Once the surveys and studies were completed, fuels crews used various methods for cleaning the slopes and trails of Fitch Mountain.
Erick Dicke, of Erick Dicke Road Construction, used a demasticator to clear away large vegetation debris and trees. Crews were also able to limb up trees, meaning removing the lower branches of a tree.
“With demastication we are changing the vertical fuels to horizontal, we’re reducing the surface fire intensity. That’s why I am really comfortable (with) prescribed burning here,” Turbeville said.
Now that trees have been limbed up and vegetation has been trimmed, the cleared areas will make it easier for air tankers to make retardant drops if needed.
“It’s so important that we have all these different kinds of fuel treatment. He can go a long way and augment what the fuels crew is doing,” Collister said, referring to Dicke. “They’re doing the steeper hills and he can do a lot of work, chipping and taking down smaller trees.”
One of the aims of vegetation management work is to reduce the risk of large, destructive fires.

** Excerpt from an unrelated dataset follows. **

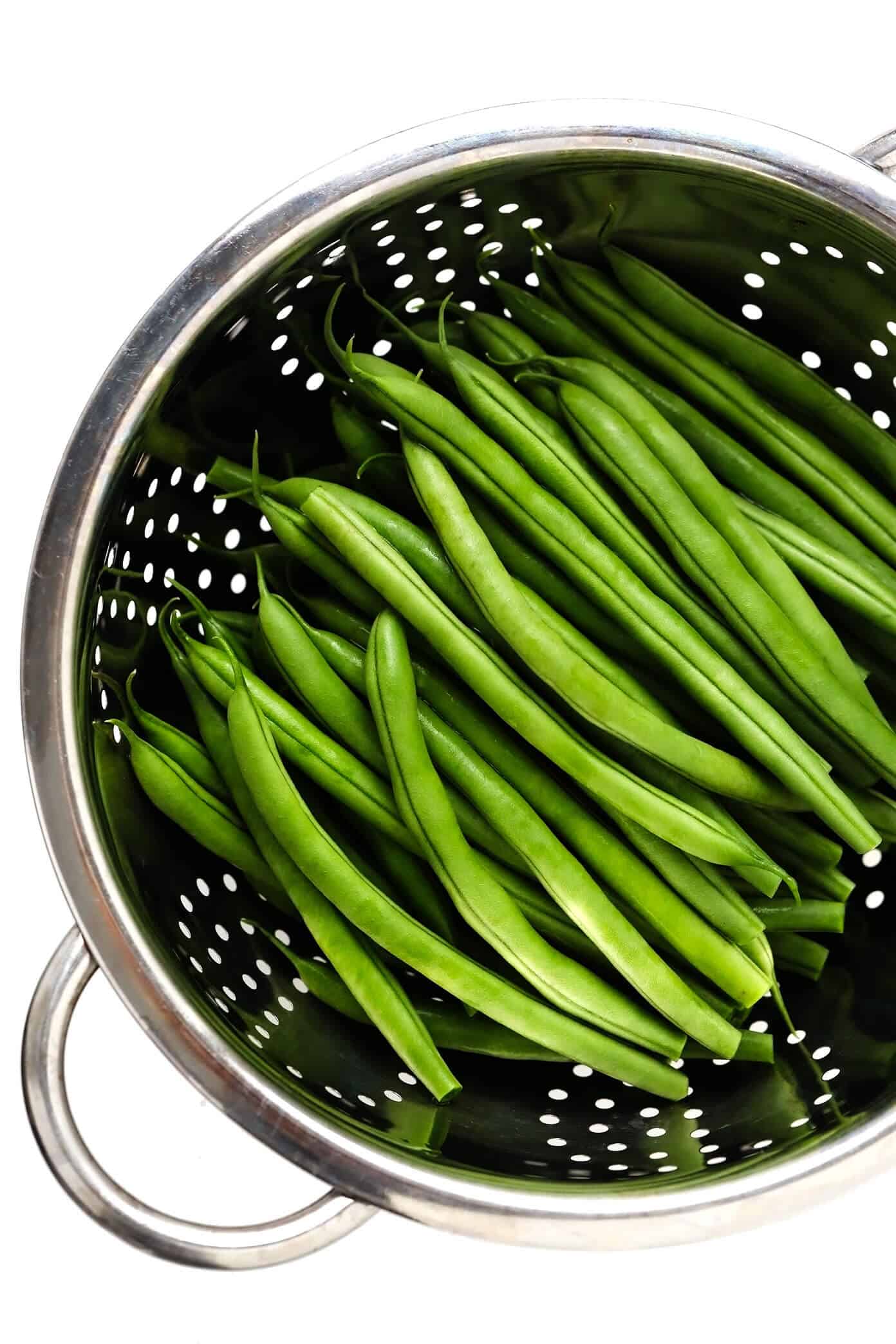 This one-pan sautéed green beans recipe is quick and easy to make and tossed with the most irresistible crispy garlic almond rosemary bacon breadcrumbs. The perfect easy side dish for Thanksgiving, Christmas, or any weeknight dinner! | gimmesomeoven.com #greenbeans #vegetable #side #bacon #thanksgiving #christmas #holiday #glutenfree #dinner Green Beans in Strainer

If a fire does occur in an area where vegetation management work has been done, the goal is that the brush and fuel clearing will help prevent the fire from reaching the crows of trees.

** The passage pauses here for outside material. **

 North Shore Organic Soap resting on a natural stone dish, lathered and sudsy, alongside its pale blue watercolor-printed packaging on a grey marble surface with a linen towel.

“What we want to avoid is the big fire, which kills everything and kind of denudes the surface. It will destroy the soil resources, it will destroy the seed banks and what it does is it converts ground and we’re seeing California be converted right before our eyes. It’s going from conifer forest or oak woodland and it’s been that way for hundreds of years, thousands of years and it’s being converted to a shrubland or chaparral which will grow back and want to be burned. That’s what’s happening in California right now and in order to stop it we need to go back. We need to remove enough of the small trees, and even some of the bigger trees where they’ve grown in such a way where there hasn’t been this disturbance,” Harrower said.
Harrower said if they don’t continually conduct prescribed burns, everything will just grow right back and they’ll be back to square one.

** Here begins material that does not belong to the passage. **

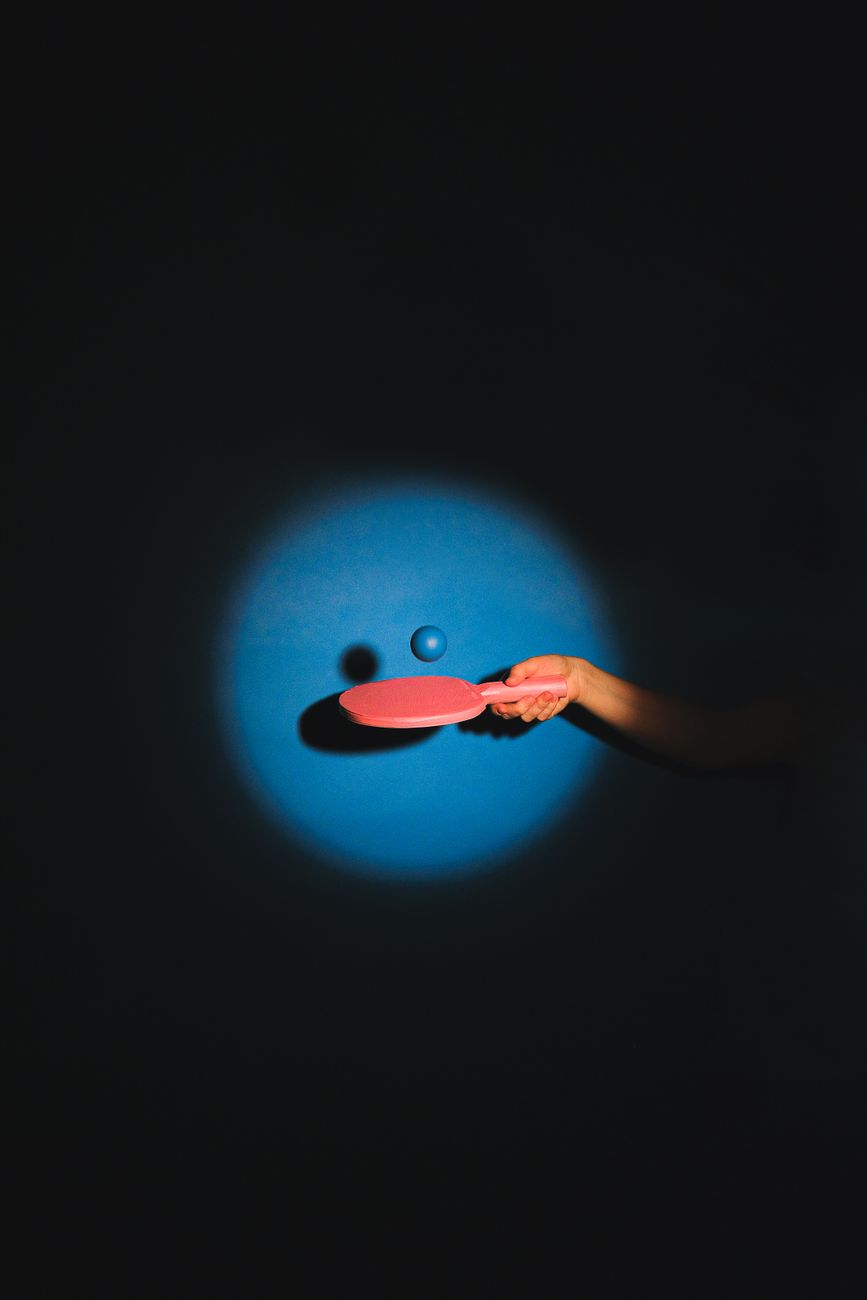 a person bouncing a ball on a ping pong paddle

“We’re trying to leave more shade so less stuff will grow in the understory and that’s another big part of this design, is leaving a lot of shade. You’ll see as we walk through, we’ve removed maybe 15% of the canopy. I think it is a good thing to leave an 80% canopy or more to prevent a lot of those grasses that come in and really start the fire. If there’s a canopy fire coming through here and high winds, it’s probably not going to stop it but up on the ridge here we were a little more aggressive with the demastication, taking out more trees so that if the fire is coming up in the canopy, maybe we can stop it at the ridge and we have that break in the canopy,” Harrower explained.
More brush and canopy means there’s more of a chance for a fire to climb up to the crowns — the tops of trees. Once a fire reaches the crowns it burns hot and fast and is very difficult for firefighters to contain. Ground fires burn slower and are much easier to control.
Logistically speaking, Fitch Mountain is the “launching board” for embers from a fire to spread down to the city of Healdsburg, which is why protecting and shoring up Fitch Mountain is so important.
“By doing this it benefits the mountain, but it also benefits the town too,” Turbeville said.
Laura Tietz, who started Fire Free Fitch, is credited with starting the vegetation management movement on Fitch Mountain. Well into her eighties, Tietz would go door to door on Fitch Mountain and tell people to clean their yards and clear away overgrown brush.
“Laura Tietz, who’s near and dear to my heart, she was the one who started Fire Free Fitch, the reason all this happened,” Collister said.
In one of the areas of Fitch Mountain called Mother’s Grover where they cleared away vegetation, the Tietz family hopes to erect a bench in honor of Laura Tietz.